Work to be completed: In the seal hunt article below, what law banned the importation of seal products into the United States in 1972?

Document segment:

..........

Pourquoi la chasse aux phoques est-elle si impopulaire ?

5 minutes
|
6 mai 2010

February 6, 2010 --  A war of pies broke out recently  over one of Canada’s most unpopular practices: hunting seals. On Monday, January 25, a member of PETA (People for the Ethical Treatment of Animals) threw a pie in the face of Canadian Fisheries Minister Gail Shea, and was promptly arrested and charged with assault. A few days later, on Friday, January 29, a different member of PETA who was protesting the “seal slaughter” was on the receiving end of another cream-filled projectile. Her assailant, disguised in a local mascot’s outfit, did not stick around to await arrest after the incident.

But radical animal rights groups like PETA are not the only ones who object to the Canadian seal hunt. Seals are not and have never been listed as an endangered species, but the Marine Mammal Protection Act banned the importation of seal products into the United States way back in 1972. Last year,  the U.S. Senate passed a unanimous resolution  urging the Canadian government to end the commercial seal hunt, and voicing support for the European Union’s new import ban, which is to take effect this year. What is behind this most recent uproar over the longtime practice of hunting seals?

CUTENESS AND CRUELTY

One answer is simply that activism pays. Activist groups, aided by celebrities like Paul McCartney and Pamela Anderson, have been campaigning hard against the seal trade in recent years.  PETA’s Factsheet on the topic  trumpets the youth of the seals (under three months of age) and implies that the animals are often skinned alive. It uses the word “slaughter” no less than 13 times in 500 words.  Elsewhere on PETA’s website  we learn that—gasp!—the seal hunt is “driven by profit,” and we are urged to “end the seal slaughter once and for all!” Other groups, like the Humane Society of Canada, claim that the hunt depends on government subsidies, and that without them, “ the annual seal slaughter would have ended decades ago .” They argue, not unreasonably, that it is wrong to force Canadian taxpayers to fund a practice they may not want to support.

..........

Data:
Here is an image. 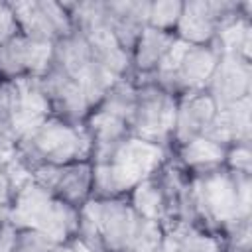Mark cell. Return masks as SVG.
<instances>
[{
  "instance_id": "25",
  "label": "cell",
  "mask_w": 252,
  "mask_h": 252,
  "mask_svg": "<svg viewBox=\"0 0 252 252\" xmlns=\"http://www.w3.org/2000/svg\"><path fill=\"white\" fill-rule=\"evenodd\" d=\"M14 191H16V185L8 173V169L0 163V217L6 219V213L10 209V203H12V197H14Z\"/></svg>"
},
{
  "instance_id": "15",
  "label": "cell",
  "mask_w": 252,
  "mask_h": 252,
  "mask_svg": "<svg viewBox=\"0 0 252 252\" xmlns=\"http://www.w3.org/2000/svg\"><path fill=\"white\" fill-rule=\"evenodd\" d=\"M150 2L144 0H122V2H106L108 26L122 49L132 55V49L146 28Z\"/></svg>"
},
{
  "instance_id": "13",
  "label": "cell",
  "mask_w": 252,
  "mask_h": 252,
  "mask_svg": "<svg viewBox=\"0 0 252 252\" xmlns=\"http://www.w3.org/2000/svg\"><path fill=\"white\" fill-rule=\"evenodd\" d=\"M217 112H219V106L207 91L189 93V94L179 96L169 152L181 148L183 144L191 142L197 136H203L213 124Z\"/></svg>"
},
{
  "instance_id": "9",
  "label": "cell",
  "mask_w": 252,
  "mask_h": 252,
  "mask_svg": "<svg viewBox=\"0 0 252 252\" xmlns=\"http://www.w3.org/2000/svg\"><path fill=\"white\" fill-rule=\"evenodd\" d=\"M20 26V33L55 43L57 39L73 33V20L65 2L55 0H16L10 2Z\"/></svg>"
},
{
  "instance_id": "14",
  "label": "cell",
  "mask_w": 252,
  "mask_h": 252,
  "mask_svg": "<svg viewBox=\"0 0 252 252\" xmlns=\"http://www.w3.org/2000/svg\"><path fill=\"white\" fill-rule=\"evenodd\" d=\"M205 136L226 148L238 142H252V96L219 108Z\"/></svg>"
},
{
  "instance_id": "3",
  "label": "cell",
  "mask_w": 252,
  "mask_h": 252,
  "mask_svg": "<svg viewBox=\"0 0 252 252\" xmlns=\"http://www.w3.org/2000/svg\"><path fill=\"white\" fill-rule=\"evenodd\" d=\"M16 159L28 173L41 163L63 165L85 159L93 161V142L85 122L77 124L51 114L18 142Z\"/></svg>"
},
{
  "instance_id": "27",
  "label": "cell",
  "mask_w": 252,
  "mask_h": 252,
  "mask_svg": "<svg viewBox=\"0 0 252 252\" xmlns=\"http://www.w3.org/2000/svg\"><path fill=\"white\" fill-rule=\"evenodd\" d=\"M49 252H73V244H71V240L69 242H57L49 248Z\"/></svg>"
},
{
  "instance_id": "26",
  "label": "cell",
  "mask_w": 252,
  "mask_h": 252,
  "mask_svg": "<svg viewBox=\"0 0 252 252\" xmlns=\"http://www.w3.org/2000/svg\"><path fill=\"white\" fill-rule=\"evenodd\" d=\"M0 252H16V226L8 220L0 226Z\"/></svg>"
},
{
  "instance_id": "24",
  "label": "cell",
  "mask_w": 252,
  "mask_h": 252,
  "mask_svg": "<svg viewBox=\"0 0 252 252\" xmlns=\"http://www.w3.org/2000/svg\"><path fill=\"white\" fill-rule=\"evenodd\" d=\"M18 33H20V26H18L16 16H14L12 4L0 0V45L14 39Z\"/></svg>"
},
{
  "instance_id": "12",
  "label": "cell",
  "mask_w": 252,
  "mask_h": 252,
  "mask_svg": "<svg viewBox=\"0 0 252 252\" xmlns=\"http://www.w3.org/2000/svg\"><path fill=\"white\" fill-rule=\"evenodd\" d=\"M207 93L219 108L252 96V59L236 53H220Z\"/></svg>"
},
{
  "instance_id": "20",
  "label": "cell",
  "mask_w": 252,
  "mask_h": 252,
  "mask_svg": "<svg viewBox=\"0 0 252 252\" xmlns=\"http://www.w3.org/2000/svg\"><path fill=\"white\" fill-rule=\"evenodd\" d=\"M181 12H183V0H154L148 6L146 26L175 35V28L181 18Z\"/></svg>"
},
{
  "instance_id": "18",
  "label": "cell",
  "mask_w": 252,
  "mask_h": 252,
  "mask_svg": "<svg viewBox=\"0 0 252 252\" xmlns=\"http://www.w3.org/2000/svg\"><path fill=\"white\" fill-rule=\"evenodd\" d=\"M126 197L138 217L165 224L167 205H165V195H163V189H161L156 173L152 177L144 179L140 185H136Z\"/></svg>"
},
{
  "instance_id": "23",
  "label": "cell",
  "mask_w": 252,
  "mask_h": 252,
  "mask_svg": "<svg viewBox=\"0 0 252 252\" xmlns=\"http://www.w3.org/2000/svg\"><path fill=\"white\" fill-rule=\"evenodd\" d=\"M224 167L234 173L252 175V142H238L228 146L224 156Z\"/></svg>"
},
{
  "instance_id": "8",
  "label": "cell",
  "mask_w": 252,
  "mask_h": 252,
  "mask_svg": "<svg viewBox=\"0 0 252 252\" xmlns=\"http://www.w3.org/2000/svg\"><path fill=\"white\" fill-rule=\"evenodd\" d=\"M30 177L73 209H81L93 199L94 169L91 159L63 165L41 163L30 169Z\"/></svg>"
},
{
  "instance_id": "29",
  "label": "cell",
  "mask_w": 252,
  "mask_h": 252,
  "mask_svg": "<svg viewBox=\"0 0 252 252\" xmlns=\"http://www.w3.org/2000/svg\"><path fill=\"white\" fill-rule=\"evenodd\" d=\"M4 220H6V219H2V217H0V226H2V222H4Z\"/></svg>"
},
{
  "instance_id": "5",
  "label": "cell",
  "mask_w": 252,
  "mask_h": 252,
  "mask_svg": "<svg viewBox=\"0 0 252 252\" xmlns=\"http://www.w3.org/2000/svg\"><path fill=\"white\" fill-rule=\"evenodd\" d=\"M138 219L128 197H93L79 209L75 238L94 252H126Z\"/></svg>"
},
{
  "instance_id": "2",
  "label": "cell",
  "mask_w": 252,
  "mask_h": 252,
  "mask_svg": "<svg viewBox=\"0 0 252 252\" xmlns=\"http://www.w3.org/2000/svg\"><path fill=\"white\" fill-rule=\"evenodd\" d=\"M169 154L159 144L128 136L104 159L93 161V197H126L136 185L152 177Z\"/></svg>"
},
{
  "instance_id": "10",
  "label": "cell",
  "mask_w": 252,
  "mask_h": 252,
  "mask_svg": "<svg viewBox=\"0 0 252 252\" xmlns=\"http://www.w3.org/2000/svg\"><path fill=\"white\" fill-rule=\"evenodd\" d=\"M53 59V43L18 33L0 45V81L22 77H43Z\"/></svg>"
},
{
  "instance_id": "17",
  "label": "cell",
  "mask_w": 252,
  "mask_h": 252,
  "mask_svg": "<svg viewBox=\"0 0 252 252\" xmlns=\"http://www.w3.org/2000/svg\"><path fill=\"white\" fill-rule=\"evenodd\" d=\"M171 156L191 175H199V173H207V171H213V169L224 165L226 146H222L203 134V136H197L191 142L183 144L181 148L173 150Z\"/></svg>"
},
{
  "instance_id": "11",
  "label": "cell",
  "mask_w": 252,
  "mask_h": 252,
  "mask_svg": "<svg viewBox=\"0 0 252 252\" xmlns=\"http://www.w3.org/2000/svg\"><path fill=\"white\" fill-rule=\"evenodd\" d=\"M41 87L51 104V114L69 122L83 124L89 114L96 108L94 98L83 87L81 81L49 67V71L39 77Z\"/></svg>"
},
{
  "instance_id": "22",
  "label": "cell",
  "mask_w": 252,
  "mask_h": 252,
  "mask_svg": "<svg viewBox=\"0 0 252 252\" xmlns=\"http://www.w3.org/2000/svg\"><path fill=\"white\" fill-rule=\"evenodd\" d=\"M250 220H240L222 232L224 252H252V228Z\"/></svg>"
},
{
  "instance_id": "1",
  "label": "cell",
  "mask_w": 252,
  "mask_h": 252,
  "mask_svg": "<svg viewBox=\"0 0 252 252\" xmlns=\"http://www.w3.org/2000/svg\"><path fill=\"white\" fill-rule=\"evenodd\" d=\"M191 177L197 224L222 234L232 224L252 219V175L222 165Z\"/></svg>"
},
{
  "instance_id": "19",
  "label": "cell",
  "mask_w": 252,
  "mask_h": 252,
  "mask_svg": "<svg viewBox=\"0 0 252 252\" xmlns=\"http://www.w3.org/2000/svg\"><path fill=\"white\" fill-rule=\"evenodd\" d=\"M220 53H236L252 59V18L238 16L224 24L215 39Z\"/></svg>"
},
{
  "instance_id": "6",
  "label": "cell",
  "mask_w": 252,
  "mask_h": 252,
  "mask_svg": "<svg viewBox=\"0 0 252 252\" xmlns=\"http://www.w3.org/2000/svg\"><path fill=\"white\" fill-rule=\"evenodd\" d=\"M219 57L220 49L217 47V43L189 45L175 39L173 47L169 49L158 71L150 77L179 98L189 93L207 91Z\"/></svg>"
},
{
  "instance_id": "28",
  "label": "cell",
  "mask_w": 252,
  "mask_h": 252,
  "mask_svg": "<svg viewBox=\"0 0 252 252\" xmlns=\"http://www.w3.org/2000/svg\"><path fill=\"white\" fill-rule=\"evenodd\" d=\"M71 244H73V252H94V250H91L87 244H83L79 238H73Z\"/></svg>"
},
{
  "instance_id": "4",
  "label": "cell",
  "mask_w": 252,
  "mask_h": 252,
  "mask_svg": "<svg viewBox=\"0 0 252 252\" xmlns=\"http://www.w3.org/2000/svg\"><path fill=\"white\" fill-rule=\"evenodd\" d=\"M6 220L16 228L37 230L57 244L75 238L79 209L69 207L33 179H28L14 191Z\"/></svg>"
},
{
  "instance_id": "16",
  "label": "cell",
  "mask_w": 252,
  "mask_h": 252,
  "mask_svg": "<svg viewBox=\"0 0 252 252\" xmlns=\"http://www.w3.org/2000/svg\"><path fill=\"white\" fill-rule=\"evenodd\" d=\"M175 39L177 37L173 33H165L146 26L132 49V79L154 75L173 47Z\"/></svg>"
},
{
  "instance_id": "21",
  "label": "cell",
  "mask_w": 252,
  "mask_h": 252,
  "mask_svg": "<svg viewBox=\"0 0 252 252\" xmlns=\"http://www.w3.org/2000/svg\"><path fill=\"white\" fill-rule=\"evenodd\" d=\"M161 238H163V224L140 217L126 252H159Z\"/></svg>"
},
{
  "instance_id": "7",
  "label": "cell",
  "mask_w": 252,
  "mask_h": 252,
  "mask_svg": "<svg viewBox=\"0 0 252 252\" xmlns=\"http://www.w3.org/2000/svg\"><path fill=\"white\" fill-rule=\"evenodd\" d=\"M136 106L132 114V136L159 144L169 150L177 112V96L158 85L152 77H134Z\"/></svg>"
}]
</instances>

..........

Answer for this exercise: The Marine Mammal Protection Act.